At five minutes past seven he arrived. And a flood of relief flowed
through her. She had been sitting there for the last five minutes
imagining him looking at the card and laughing at the thought of her
sitting in the bar alone.

He walked up to her, and looked at her glass. It was empty and she knew immediately she’d given away the fact that she’d been early. She looked up at him and he said, “red or white – that’s all they have”.
“White please”.
“I’ll be right back”.

As she sat there waiting for him. She wondered what they would actually end up talking about after such a long time. She’d got as far as planning on them meeting, and worrying about if it work, but had stopped short of working out what it would be that they would discuss once they got there.

He ambled back to the table.
“So you figured it out did you,” she said.
“Yeah, we’ll it’s ‘mush’ isn’t it. Although the fact that I’ve made it here lets you know that I guess.” He grinned. And then he looked a bit more serious before going on, “I can’t believe it’s been so many years and we’re still setting each other clues like this.”
“Yeah, it’s weird isn’t it”.
“Here’s one, ‘Overloaded Postman'”.
“Oooh, um how many letters…”
“Loads.”

They both laughed at the silly joke and it lightened the atmosphere a little further.

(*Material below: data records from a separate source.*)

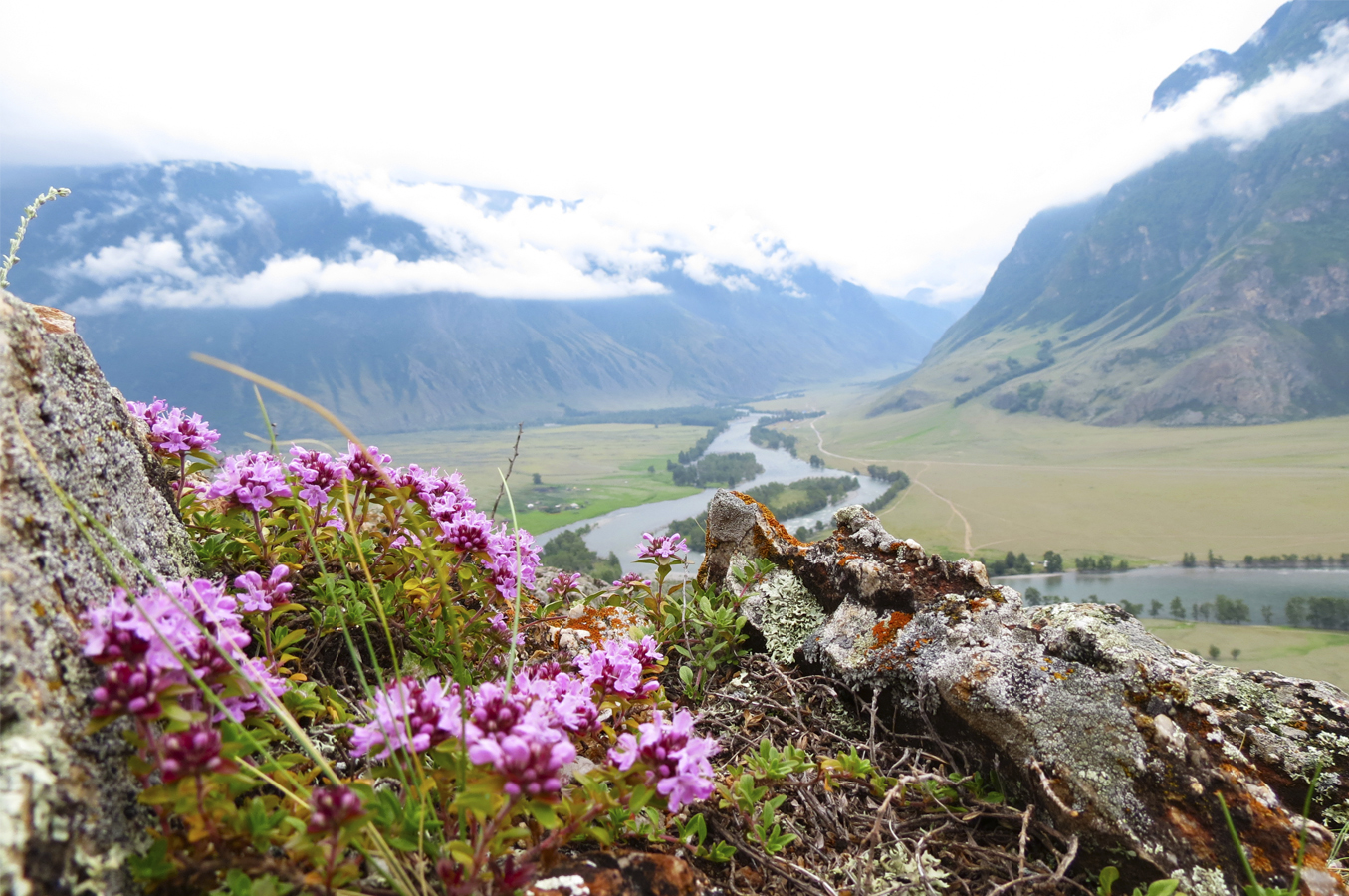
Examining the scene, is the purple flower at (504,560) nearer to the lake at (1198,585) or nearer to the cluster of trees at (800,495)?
the cluster of trees at (800,495)

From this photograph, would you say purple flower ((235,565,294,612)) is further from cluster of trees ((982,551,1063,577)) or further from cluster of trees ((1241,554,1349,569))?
cluster of trees ((1241,554,1349,569))

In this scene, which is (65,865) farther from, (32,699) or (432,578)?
(432,578)

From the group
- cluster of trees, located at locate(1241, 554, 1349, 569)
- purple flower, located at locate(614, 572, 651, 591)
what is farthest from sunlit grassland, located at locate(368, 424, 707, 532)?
cluster of trees, located at locate(1241, 554, 1349, 569)

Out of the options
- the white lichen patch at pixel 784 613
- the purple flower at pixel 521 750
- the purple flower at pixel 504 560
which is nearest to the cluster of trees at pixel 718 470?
the white lichen patch at pixel 784 613

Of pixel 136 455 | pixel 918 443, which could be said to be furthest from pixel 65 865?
pixel 918 443

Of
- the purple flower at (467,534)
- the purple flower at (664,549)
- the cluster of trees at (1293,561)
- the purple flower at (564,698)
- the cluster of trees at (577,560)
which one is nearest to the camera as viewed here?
the purple flower at (564,698)

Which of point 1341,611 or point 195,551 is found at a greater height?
point 195,551
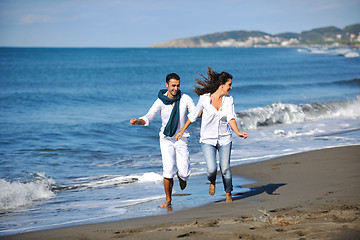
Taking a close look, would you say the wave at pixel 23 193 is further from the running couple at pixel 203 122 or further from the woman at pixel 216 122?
the woman at pixel 216 122

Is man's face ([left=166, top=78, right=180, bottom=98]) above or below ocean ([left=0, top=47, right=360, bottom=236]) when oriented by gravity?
above

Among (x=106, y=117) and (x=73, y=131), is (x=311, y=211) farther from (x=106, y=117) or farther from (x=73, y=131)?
(x=106, y=117)

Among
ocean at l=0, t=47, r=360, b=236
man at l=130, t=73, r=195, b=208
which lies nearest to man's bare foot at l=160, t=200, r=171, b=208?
man at l=130, t=73, r=195, b=208

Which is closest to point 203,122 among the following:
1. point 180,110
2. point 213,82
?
point 180,110

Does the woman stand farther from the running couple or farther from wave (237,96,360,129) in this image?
wave (237,96,360,129)

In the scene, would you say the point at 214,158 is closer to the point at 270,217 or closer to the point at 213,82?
the point at 213,82

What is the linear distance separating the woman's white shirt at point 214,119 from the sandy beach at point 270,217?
39.6 inches

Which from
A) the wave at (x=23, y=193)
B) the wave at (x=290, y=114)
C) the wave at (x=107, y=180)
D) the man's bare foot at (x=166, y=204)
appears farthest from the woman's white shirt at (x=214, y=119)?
the wave at (x=290, y=114)

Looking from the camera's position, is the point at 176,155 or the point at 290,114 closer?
the point at 176,155

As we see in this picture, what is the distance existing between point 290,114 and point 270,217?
48.7ft

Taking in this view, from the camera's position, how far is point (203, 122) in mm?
6266

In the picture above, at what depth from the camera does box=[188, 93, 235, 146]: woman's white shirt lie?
6184 mm

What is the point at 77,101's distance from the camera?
86.9 ft

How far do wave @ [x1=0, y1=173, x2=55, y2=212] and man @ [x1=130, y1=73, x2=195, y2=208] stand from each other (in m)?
2.74
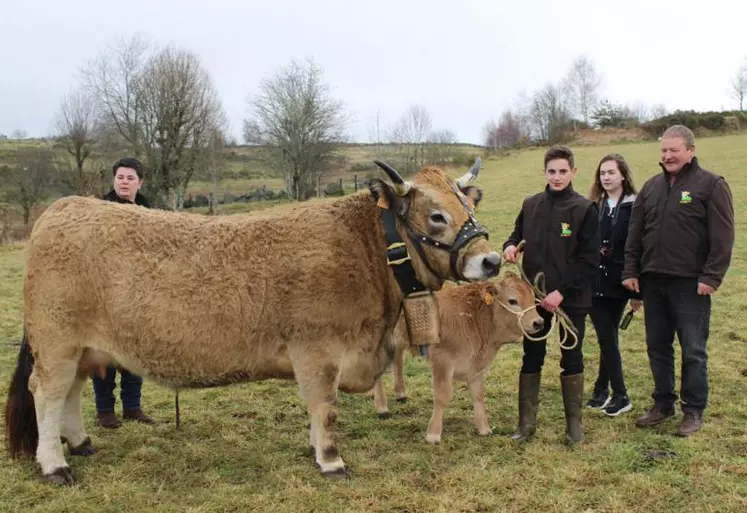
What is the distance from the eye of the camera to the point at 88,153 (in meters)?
38.2

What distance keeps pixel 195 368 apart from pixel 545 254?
9.76 feet

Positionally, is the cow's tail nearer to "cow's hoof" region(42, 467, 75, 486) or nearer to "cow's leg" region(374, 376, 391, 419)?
"cow's hoof" region(42, 467, 75, 486)

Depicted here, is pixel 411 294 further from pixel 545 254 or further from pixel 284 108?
pixel 284 108

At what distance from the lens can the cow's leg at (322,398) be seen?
4.38 meters

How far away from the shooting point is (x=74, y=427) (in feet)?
16.3

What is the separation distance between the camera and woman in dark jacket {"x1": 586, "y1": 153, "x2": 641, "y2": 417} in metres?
5.70

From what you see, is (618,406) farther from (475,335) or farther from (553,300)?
(553,300)

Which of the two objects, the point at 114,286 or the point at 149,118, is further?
the point at 149,118

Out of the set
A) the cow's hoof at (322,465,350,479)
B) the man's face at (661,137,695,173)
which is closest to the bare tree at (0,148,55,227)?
the cow's hoof at (322,465,350,479)

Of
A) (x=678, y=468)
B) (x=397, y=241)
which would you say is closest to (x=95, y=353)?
(x=397, y=241)

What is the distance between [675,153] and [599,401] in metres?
2.57

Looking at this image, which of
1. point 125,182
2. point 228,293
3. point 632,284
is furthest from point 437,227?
point 125,182

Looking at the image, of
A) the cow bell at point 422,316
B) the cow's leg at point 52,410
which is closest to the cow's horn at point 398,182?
the cow bell at point 422,316

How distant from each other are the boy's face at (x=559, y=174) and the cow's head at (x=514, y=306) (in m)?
0.92
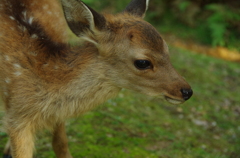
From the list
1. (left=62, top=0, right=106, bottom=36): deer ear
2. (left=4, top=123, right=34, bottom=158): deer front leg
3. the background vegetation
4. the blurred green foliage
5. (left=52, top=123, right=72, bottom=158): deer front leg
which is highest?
(left=62, top=0, right=106, bottom=36): deer ear

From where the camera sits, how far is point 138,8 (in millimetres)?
4629

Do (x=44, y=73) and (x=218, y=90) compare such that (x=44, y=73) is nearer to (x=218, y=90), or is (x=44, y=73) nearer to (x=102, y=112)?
(x=102, y=112)

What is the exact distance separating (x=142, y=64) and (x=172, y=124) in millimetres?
3139

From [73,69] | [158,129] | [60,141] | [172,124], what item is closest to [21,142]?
[60,141]

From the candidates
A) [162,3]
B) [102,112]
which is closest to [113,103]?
[102,112]

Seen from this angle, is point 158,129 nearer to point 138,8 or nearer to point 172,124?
point 172,124

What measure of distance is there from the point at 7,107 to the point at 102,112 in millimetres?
2548

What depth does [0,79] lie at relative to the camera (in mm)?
4027

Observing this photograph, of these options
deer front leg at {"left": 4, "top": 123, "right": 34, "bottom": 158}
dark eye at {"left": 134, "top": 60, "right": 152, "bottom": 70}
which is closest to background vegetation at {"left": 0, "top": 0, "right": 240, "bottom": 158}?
deer front leg at {"left": 4, "top": 123, "right": 34, "bottom": 158}

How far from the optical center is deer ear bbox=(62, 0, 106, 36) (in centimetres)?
384

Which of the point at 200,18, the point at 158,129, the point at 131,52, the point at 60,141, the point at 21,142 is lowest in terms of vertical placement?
the point at 200,18

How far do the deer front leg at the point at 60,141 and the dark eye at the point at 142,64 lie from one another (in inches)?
47.1

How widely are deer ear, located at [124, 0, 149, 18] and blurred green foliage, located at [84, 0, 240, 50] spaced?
29.7ft

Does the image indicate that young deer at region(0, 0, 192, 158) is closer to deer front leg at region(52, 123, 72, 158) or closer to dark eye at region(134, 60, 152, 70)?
dark eye at region(134, 60, 152, 70)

“So,” Jenny said getting down to it, “are you doing anything for Christmas”?
“No. Not really.”
“What does that mean?”
“Well it means that I haven’t really planned anything. I’ve got some food sorted out – sort of.”
“Ah,” she said.
“What about you?” he looked up and made eye contact for the first time in a few moments.
“Well I’ve got all the food sorted out but I haven’t got anyone to share it with.”
“You know you really hurt me before.”
“I know.”
“And I’ve not really dealt with that.”
“Okay. If you don’t want to come that’s fine.”
“No,” he said, “I’d love to come but…”
“What is it?”
“Well, if I come you have to promise me that you don’t ever do that again. It’s now or never for committing to me.”
“I can do that, I’ve always loved you since the moment we first met. I was just confused I think. I won’t hurt you again.”
“Okay.”

Tom sat there thinking for a moment and then finally said, “Pixel”.
“What’s that?”, Jenny asked.
“That’s what this is as a clue. A ‘Point of resolution (5)’.”
“It is, but Tom.”
“What?”
“No more games now. This has got to be real this time.”